» **What is asked**: Rewrite everything from the line containing "Is the chair" down to the line containing "2003 millimetres", changing "striped kitchen towel" to "striped dish towel" and keeping all else as it stands. Give only those lines.

» **Data listing**:
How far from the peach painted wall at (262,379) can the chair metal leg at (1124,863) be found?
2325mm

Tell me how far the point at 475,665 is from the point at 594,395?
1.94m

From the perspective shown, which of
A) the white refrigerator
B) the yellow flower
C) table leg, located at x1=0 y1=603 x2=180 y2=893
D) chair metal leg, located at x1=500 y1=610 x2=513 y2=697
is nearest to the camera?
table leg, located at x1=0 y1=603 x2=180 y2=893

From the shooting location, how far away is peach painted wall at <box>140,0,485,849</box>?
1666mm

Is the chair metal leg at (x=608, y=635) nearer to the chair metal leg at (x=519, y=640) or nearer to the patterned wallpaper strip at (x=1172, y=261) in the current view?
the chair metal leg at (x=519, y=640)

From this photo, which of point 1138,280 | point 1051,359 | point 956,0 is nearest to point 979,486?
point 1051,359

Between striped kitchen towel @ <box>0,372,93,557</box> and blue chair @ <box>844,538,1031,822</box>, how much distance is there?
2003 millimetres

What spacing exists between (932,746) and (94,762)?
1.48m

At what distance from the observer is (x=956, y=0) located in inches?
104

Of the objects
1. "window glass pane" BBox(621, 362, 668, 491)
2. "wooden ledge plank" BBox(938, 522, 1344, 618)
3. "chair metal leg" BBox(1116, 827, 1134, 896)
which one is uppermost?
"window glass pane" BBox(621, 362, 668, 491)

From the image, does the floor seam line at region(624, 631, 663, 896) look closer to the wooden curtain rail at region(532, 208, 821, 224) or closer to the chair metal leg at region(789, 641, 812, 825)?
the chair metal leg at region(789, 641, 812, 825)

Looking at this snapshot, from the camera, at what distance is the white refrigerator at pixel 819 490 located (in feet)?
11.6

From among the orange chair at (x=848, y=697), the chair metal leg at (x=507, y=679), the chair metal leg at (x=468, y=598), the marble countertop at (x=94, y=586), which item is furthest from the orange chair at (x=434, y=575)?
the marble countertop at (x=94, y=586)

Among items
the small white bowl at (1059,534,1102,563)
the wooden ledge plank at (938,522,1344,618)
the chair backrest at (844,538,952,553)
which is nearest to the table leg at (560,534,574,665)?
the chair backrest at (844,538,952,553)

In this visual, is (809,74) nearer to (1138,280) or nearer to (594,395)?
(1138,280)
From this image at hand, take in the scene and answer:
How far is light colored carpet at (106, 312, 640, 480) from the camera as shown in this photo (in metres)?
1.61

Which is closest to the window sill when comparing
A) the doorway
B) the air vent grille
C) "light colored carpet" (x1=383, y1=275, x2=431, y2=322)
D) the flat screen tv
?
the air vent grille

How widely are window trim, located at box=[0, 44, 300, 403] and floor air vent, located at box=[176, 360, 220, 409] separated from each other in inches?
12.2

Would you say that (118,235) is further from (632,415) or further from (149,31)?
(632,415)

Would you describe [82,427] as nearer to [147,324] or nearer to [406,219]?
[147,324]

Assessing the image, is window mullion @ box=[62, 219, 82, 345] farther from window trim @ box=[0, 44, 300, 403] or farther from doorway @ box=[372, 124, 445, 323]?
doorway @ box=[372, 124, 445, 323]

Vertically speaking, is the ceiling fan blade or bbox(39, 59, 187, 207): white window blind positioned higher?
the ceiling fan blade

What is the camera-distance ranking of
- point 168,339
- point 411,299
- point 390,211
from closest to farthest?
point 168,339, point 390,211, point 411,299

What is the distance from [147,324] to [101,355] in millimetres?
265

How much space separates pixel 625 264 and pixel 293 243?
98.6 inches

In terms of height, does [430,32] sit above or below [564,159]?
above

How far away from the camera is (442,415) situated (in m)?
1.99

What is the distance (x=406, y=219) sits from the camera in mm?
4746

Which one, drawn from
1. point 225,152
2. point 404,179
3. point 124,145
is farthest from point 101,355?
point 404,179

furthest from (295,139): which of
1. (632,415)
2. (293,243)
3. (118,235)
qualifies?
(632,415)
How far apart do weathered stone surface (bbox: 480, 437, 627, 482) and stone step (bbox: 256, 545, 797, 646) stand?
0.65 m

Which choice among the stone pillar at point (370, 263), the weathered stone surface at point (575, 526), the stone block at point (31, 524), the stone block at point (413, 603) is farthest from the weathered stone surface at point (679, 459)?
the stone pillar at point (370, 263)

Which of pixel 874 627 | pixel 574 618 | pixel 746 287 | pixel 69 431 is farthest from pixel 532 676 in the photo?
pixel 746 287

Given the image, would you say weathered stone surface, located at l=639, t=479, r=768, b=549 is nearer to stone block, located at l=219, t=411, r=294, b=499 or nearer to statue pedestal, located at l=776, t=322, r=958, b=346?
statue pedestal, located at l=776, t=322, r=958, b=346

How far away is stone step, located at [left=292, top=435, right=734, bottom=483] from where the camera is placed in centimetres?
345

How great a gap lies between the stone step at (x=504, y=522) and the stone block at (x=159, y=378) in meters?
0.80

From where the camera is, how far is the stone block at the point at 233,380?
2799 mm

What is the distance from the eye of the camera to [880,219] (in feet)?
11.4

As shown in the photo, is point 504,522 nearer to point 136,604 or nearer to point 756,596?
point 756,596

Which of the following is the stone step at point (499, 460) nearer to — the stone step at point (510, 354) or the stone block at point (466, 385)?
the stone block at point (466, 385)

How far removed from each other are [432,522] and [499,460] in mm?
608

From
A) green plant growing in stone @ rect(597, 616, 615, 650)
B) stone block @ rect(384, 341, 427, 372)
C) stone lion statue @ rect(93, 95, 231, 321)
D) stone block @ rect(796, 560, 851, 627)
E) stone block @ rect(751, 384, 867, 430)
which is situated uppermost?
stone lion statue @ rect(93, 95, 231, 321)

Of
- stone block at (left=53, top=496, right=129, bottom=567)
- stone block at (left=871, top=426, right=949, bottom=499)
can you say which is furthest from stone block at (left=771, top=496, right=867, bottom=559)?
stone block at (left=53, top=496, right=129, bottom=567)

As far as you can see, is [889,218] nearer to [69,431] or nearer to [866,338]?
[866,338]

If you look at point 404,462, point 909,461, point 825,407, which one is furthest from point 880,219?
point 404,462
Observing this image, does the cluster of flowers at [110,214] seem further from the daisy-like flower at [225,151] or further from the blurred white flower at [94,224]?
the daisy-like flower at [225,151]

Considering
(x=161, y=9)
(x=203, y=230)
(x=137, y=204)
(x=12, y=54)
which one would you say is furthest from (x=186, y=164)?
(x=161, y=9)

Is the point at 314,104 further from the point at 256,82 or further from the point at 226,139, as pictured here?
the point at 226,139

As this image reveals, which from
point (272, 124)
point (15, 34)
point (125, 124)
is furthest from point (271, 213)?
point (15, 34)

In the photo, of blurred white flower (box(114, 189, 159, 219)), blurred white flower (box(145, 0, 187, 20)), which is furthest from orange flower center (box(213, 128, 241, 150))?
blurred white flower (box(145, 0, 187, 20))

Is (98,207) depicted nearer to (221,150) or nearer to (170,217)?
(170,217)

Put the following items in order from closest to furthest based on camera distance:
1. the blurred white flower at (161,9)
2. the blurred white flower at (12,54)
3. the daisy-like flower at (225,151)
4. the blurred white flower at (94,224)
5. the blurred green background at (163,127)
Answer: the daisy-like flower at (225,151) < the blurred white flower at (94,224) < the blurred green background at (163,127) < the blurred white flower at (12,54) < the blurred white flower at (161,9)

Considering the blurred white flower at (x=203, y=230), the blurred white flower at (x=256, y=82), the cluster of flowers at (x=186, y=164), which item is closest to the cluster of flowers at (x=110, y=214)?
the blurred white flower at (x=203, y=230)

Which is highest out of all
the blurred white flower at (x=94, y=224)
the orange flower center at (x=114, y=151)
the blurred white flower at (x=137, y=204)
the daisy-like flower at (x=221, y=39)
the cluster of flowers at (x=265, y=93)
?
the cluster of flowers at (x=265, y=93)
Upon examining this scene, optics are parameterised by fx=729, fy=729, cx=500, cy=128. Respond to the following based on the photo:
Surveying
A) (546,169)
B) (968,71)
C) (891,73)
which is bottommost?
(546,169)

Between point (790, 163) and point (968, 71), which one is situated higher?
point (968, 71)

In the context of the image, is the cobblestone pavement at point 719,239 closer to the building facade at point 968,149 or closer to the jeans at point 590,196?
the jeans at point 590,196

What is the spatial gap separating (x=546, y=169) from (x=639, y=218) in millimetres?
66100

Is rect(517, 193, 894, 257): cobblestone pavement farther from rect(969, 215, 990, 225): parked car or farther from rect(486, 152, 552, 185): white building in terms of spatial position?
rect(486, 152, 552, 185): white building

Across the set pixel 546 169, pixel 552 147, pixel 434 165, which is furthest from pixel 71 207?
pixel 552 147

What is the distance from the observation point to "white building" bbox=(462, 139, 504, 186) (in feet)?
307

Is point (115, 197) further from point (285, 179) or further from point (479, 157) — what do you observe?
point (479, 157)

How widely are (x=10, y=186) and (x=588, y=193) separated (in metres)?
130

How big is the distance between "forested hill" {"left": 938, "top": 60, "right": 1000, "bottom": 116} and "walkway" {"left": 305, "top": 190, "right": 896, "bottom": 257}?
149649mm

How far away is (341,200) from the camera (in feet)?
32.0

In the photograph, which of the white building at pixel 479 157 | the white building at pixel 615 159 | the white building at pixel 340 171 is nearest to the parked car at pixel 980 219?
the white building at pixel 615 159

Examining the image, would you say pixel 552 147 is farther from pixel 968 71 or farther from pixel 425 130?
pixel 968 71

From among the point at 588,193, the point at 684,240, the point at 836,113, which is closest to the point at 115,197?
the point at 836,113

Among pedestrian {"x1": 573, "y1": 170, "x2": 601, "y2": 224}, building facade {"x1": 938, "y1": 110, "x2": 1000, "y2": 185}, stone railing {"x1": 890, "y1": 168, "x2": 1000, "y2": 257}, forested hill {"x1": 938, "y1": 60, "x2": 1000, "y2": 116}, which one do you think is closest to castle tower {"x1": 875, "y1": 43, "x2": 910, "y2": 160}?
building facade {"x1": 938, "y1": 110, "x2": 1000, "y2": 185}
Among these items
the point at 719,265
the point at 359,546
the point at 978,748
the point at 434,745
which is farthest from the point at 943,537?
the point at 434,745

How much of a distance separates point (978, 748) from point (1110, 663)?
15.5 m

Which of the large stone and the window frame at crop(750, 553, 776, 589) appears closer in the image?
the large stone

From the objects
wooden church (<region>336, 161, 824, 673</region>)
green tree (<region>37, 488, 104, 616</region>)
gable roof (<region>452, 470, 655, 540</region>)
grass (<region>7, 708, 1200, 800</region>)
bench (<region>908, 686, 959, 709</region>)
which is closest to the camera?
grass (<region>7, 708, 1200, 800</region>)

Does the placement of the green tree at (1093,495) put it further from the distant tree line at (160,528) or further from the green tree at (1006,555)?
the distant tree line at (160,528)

» **Complete response**:
Is the chair metal leg at (x=608, y=635) nearer to the chair metal leg at (x=519, y=640) or nearer to the patterned wallpaper strip at (x=1172, y=261) in the current view?
the chair metal leg at (x=519, y=640)

From this photo, which of point 1138,280 | point 1051,359 | point 956,0 is nearest to point 979,486?
point 1051,359

Between striped dish towel @ <box>0,372,93,557</box> and blue chair @ <box>844,538,1031,822</box>, how much distance is there?
2003 millimetres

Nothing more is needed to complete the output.